The new business plan sets out three programmes – Advance London, Circular London and Resource London – with a total programme budget, including external project and partner contributions, of around £50 million over three years.

A “Flats Taskforce” will help Londoners living in blocks of flats recycle more, by designing bespoke interventions which improve access to, and raise awareness of, the diverse array of services provided to flats across the capital.

LWARB will contribute £1 million to the taskforce and will be looking for partners to contribute additional income. The programme is due to start work in the summer, and will be part of continuing work by the Resource London programme – a partnership with WRAP – to drive up recycling performance across the capital.

Also launched is a series of financial instruments aimed at accelerating the circular economy in London. These include a £3 million Circular Economy Accelerator programme, a £14 million circular economy venture capital fund and a £1.5 million investment into a larger circular economy business development capital fund.

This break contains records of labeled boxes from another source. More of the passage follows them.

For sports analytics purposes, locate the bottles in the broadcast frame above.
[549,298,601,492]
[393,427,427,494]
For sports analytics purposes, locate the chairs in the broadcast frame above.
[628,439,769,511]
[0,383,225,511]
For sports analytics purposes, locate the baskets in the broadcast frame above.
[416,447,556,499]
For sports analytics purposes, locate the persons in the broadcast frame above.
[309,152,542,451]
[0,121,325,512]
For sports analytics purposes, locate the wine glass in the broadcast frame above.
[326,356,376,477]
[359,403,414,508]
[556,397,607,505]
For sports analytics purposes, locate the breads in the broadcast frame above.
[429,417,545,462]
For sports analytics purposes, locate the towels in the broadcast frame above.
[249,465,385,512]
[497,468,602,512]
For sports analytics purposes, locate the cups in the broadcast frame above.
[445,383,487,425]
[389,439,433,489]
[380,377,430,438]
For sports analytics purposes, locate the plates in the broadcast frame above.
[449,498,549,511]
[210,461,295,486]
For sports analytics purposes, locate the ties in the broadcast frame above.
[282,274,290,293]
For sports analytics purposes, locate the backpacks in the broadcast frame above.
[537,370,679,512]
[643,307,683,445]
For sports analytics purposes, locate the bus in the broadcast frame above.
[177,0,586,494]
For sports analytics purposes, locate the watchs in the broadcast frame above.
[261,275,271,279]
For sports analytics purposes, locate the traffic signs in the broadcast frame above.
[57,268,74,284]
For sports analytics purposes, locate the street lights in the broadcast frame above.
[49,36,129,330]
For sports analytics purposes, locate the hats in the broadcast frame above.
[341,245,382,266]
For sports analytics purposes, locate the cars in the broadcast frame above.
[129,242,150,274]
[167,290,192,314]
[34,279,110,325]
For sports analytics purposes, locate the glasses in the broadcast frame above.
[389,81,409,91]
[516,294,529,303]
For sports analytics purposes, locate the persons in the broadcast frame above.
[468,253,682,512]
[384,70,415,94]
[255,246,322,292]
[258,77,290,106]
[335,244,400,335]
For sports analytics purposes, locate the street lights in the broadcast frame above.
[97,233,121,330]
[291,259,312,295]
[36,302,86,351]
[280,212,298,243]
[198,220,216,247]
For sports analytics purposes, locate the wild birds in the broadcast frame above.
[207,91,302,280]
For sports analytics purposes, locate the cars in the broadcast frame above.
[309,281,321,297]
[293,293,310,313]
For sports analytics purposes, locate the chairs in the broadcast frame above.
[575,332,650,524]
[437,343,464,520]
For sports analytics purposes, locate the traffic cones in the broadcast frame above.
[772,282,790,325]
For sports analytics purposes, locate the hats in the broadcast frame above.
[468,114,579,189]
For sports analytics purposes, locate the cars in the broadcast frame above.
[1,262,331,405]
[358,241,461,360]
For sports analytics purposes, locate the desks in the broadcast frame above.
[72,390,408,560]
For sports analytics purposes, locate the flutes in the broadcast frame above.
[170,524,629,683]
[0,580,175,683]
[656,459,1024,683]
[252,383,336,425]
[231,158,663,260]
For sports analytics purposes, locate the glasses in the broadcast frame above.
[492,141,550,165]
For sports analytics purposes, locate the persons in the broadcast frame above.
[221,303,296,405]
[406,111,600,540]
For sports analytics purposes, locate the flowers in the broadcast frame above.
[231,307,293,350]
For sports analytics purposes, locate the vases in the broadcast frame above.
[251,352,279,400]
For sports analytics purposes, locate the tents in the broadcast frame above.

London’s deputy mayor for environment and energy, Shirley Rodrigues, said: “This dynamic business plan will help accelerate local recycling rates, boost green businesses and cut waste across London. We need to make reducing waste easier and I’m really pleased LWARB will be investigating new ways to help the thousands of Londoners living in flats gain better access to recycling facilities. It is really important to support the rapid growth of the ‘re-use and regenerate’ circular economy and help new businesses succeed in this exciting sector.”